[Linux-HA] "Clones, Stonith and Suicide" The SysAdmin who had a nervous breakdown.

Peter Farrell peter.d.farrell at gmail.com
Tue Oct 2 15:55:03 MDT 2007


On 02/10/2007, Dejan Muhamedagic <dejanmm at fastmail.fm> wrote:
> Hi,
>
> On Tue, Oct 02, 2007 at 05:17:38PM +0100, Peter Farrell wrote:
> > Can someone verify my CIB please?
> >
> > It's not working as intended and the more I read the less I understand...
> > I've stared at the config for the past 2 days hoping to be struck by
> > sudden understanding... hasn't happened yet.
>
> Don't worry, the learning curve is extremely steep. We all need
> quite some patience.
>
> > I don't understand how you make a rule, and then call that rule as a
> > result of an action. I used the bit from the pingd FAQ page:
> > http://www.linux-ha.org/v2/faq/pingd
> > "Quickstart - Only Run my_resource on Nodes with Access to at Least
> > One Ping Node"
> >
> > So - for my pingd clone, the operation is 'monitor' and 'on_fail=fence'
> > <op id="pingd-child-monitor" name="monitor" interval="20s"
> > timeout="40s" prereq="nothing" on_fail="fence"/>
> >
> > I assume that this literally means:
> > "ask the LRM to see if pingd is running every 20s, if after 40s pingd
> > is not running, call it 'failed', and as it's 'failed' - fence it off,
> > which forces the resource to migrate to another node and marks this
> > one as 'degraded' and will not allow resource to run until it's been
> > cleaned up"
> >
> > Is that right? If so, then this bit I'm OK with.
>
> No, not exactly. The monitor operation may fail (i.e. the
> resource agent says that the resource isn't running) or timeout
> (that's what you described). Of course, both are considered to be
> failures by CRM. on_fail=fence means that if this operation
> fails, the node will be fenced, i.e. rebooted if you have an
> operational stonith device. Perhaps a tad harsh for a monitor
> failure.

1. The approach for me is (this is a test cluster - but I want to use
it to replace a production one) - if either of the load balancers
can't ping one or two routers in my DMZ, then this must mean they're
dead. I figured if they can't see the router - how the hell can they
see the apache servers they're meant to be managing?
Is this 'correct political thought' or a sloppy foundation to begin with?

2. I didn't know that fence meant 'rebooted'. I thought it was sort of
'fenced off' and left in a degraded state should someone want to poke
around a bit.
RE: Perhaps a tad harsh for a monitor failure - I agree. But what's a
girl to do?
Am I on the right track here? Do I want it rebooting? Do I just want
Heartbeat to restart? Does it matter? If it comes up and the link is
still dead - will it cycle forever w/ reboots?

DATA SECTION:
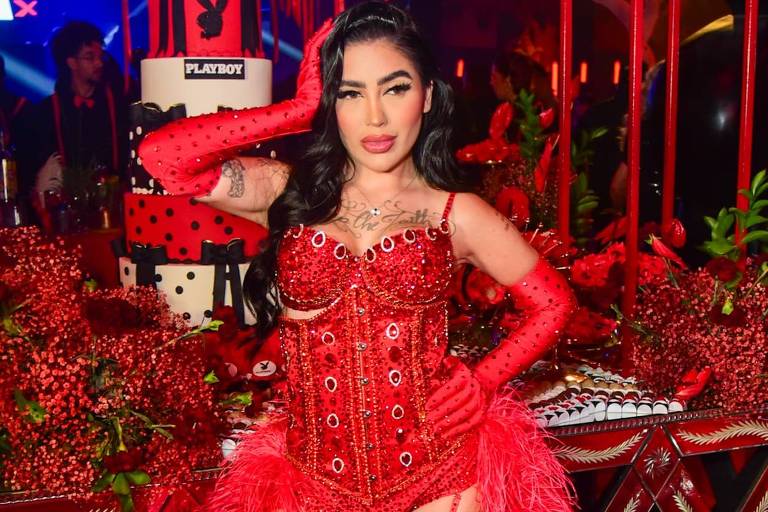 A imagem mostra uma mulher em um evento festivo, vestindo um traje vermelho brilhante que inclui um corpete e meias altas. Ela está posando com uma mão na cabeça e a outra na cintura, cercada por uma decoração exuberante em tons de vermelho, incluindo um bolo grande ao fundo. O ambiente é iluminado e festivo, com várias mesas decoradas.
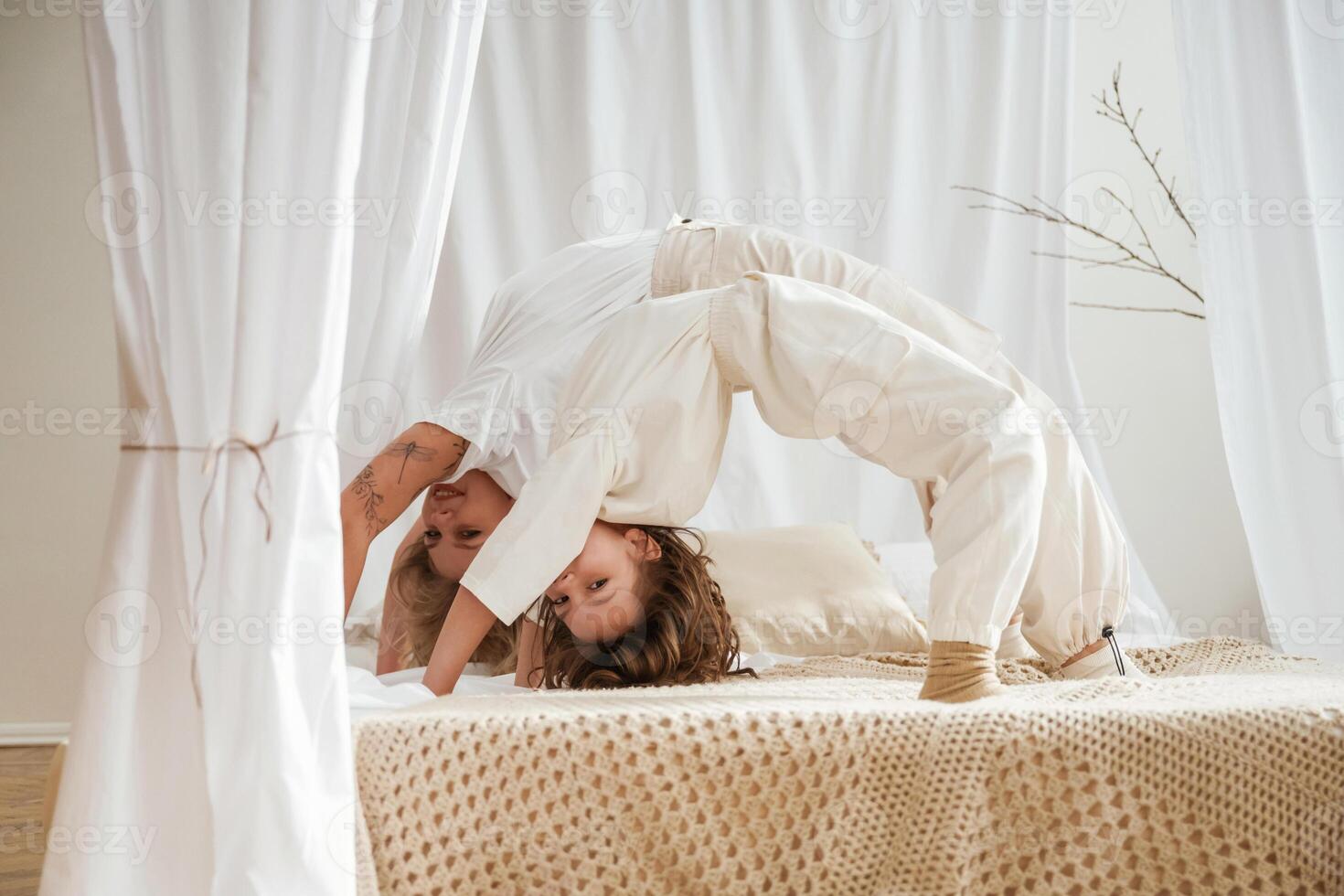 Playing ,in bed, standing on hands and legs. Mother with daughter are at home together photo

...

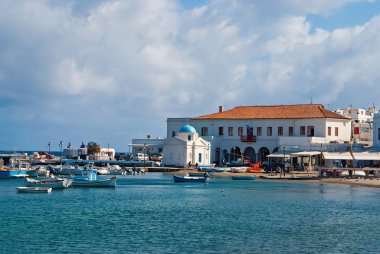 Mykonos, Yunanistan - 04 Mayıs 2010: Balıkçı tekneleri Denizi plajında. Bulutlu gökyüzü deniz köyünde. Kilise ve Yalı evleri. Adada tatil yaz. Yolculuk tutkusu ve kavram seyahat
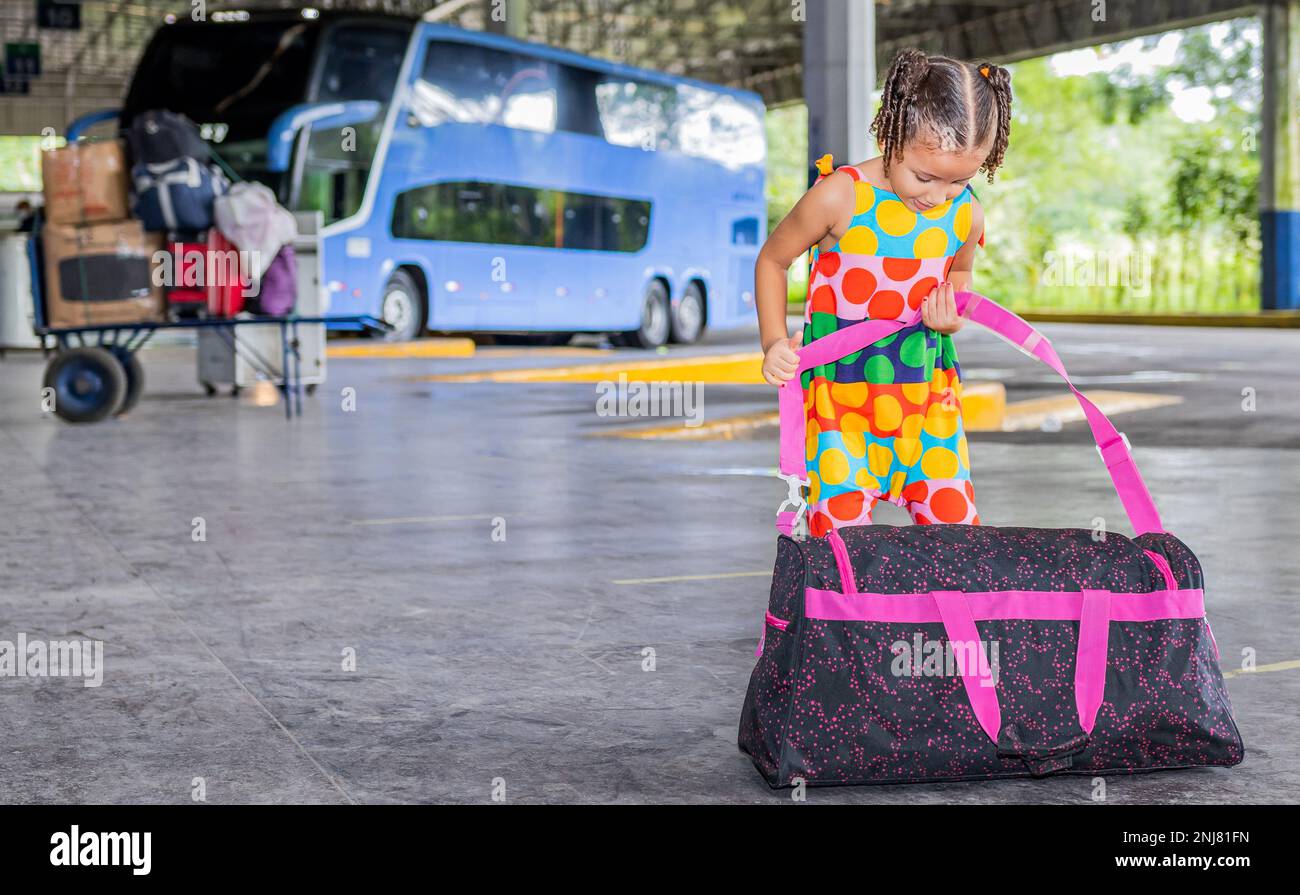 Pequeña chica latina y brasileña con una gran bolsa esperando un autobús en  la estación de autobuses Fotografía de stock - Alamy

==

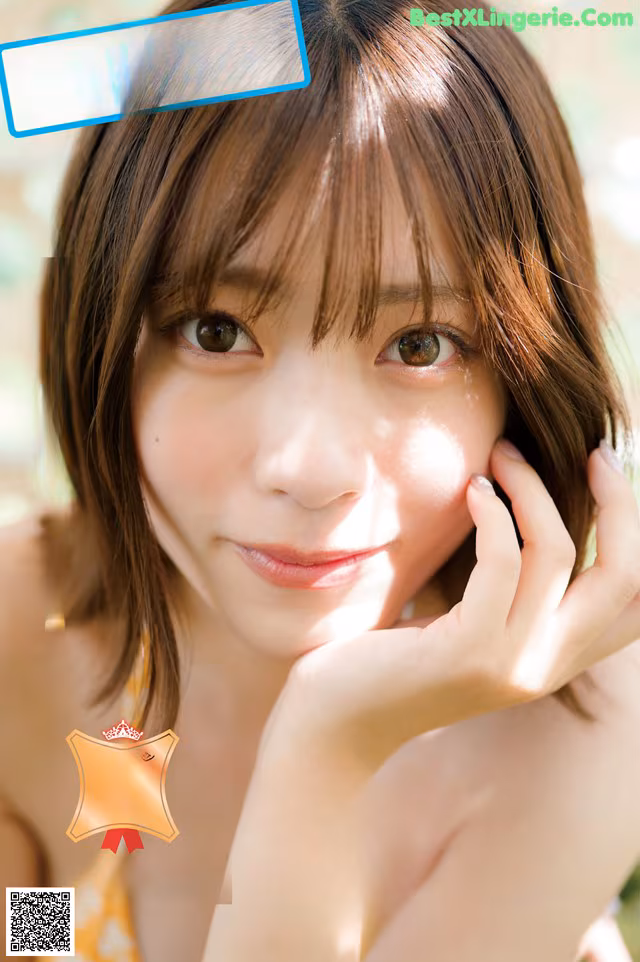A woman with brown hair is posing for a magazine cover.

STUDY QUESTIONS:
**1.** In the mailing list post, rename "load balancers" to "cluster nodes" and give the stretch from "1. The approach" to "around a bit." in full.
**2.** Copy the listing from the line with "Mykonos, Yunanistan - 04" to the line with "Pequeña chica latina" word for word, leaving out the pictures.

RESPONSE LIST:
**1.**
1. The approach for me is (this is a test cluster - but I want to use
it to replace a production one) - if either of the cluster nodes
can't ping one or two routers in my DMZ, then this must mean they're
dead. I figured if they can't see the router - how the hell can they
see the apache servers they're meant to be managing?
Is this 'correct political thought' or a sloppy foundation to begin with?

2. I didn't know that fence meant 'rebooted'. I thought it was sort of
'fenced off' and left in a degraded state should someone want to poke
around a bit.

**2.**
 Mykonos, Yunanistan - 04 Mayıs 2010: Balıkçı tekneleri Denizi plajında. Bulutlu gökyüzü deniz köyünde. Kilise ve Yalı evleri. Adada tatil yaz. Yolculuk tutkusu ve kavram seyahat
 Pequeña chica latina y brasileña con una gran bolsa esperando un autobús en  la estación de autobuses Fotografía de stock - Alamy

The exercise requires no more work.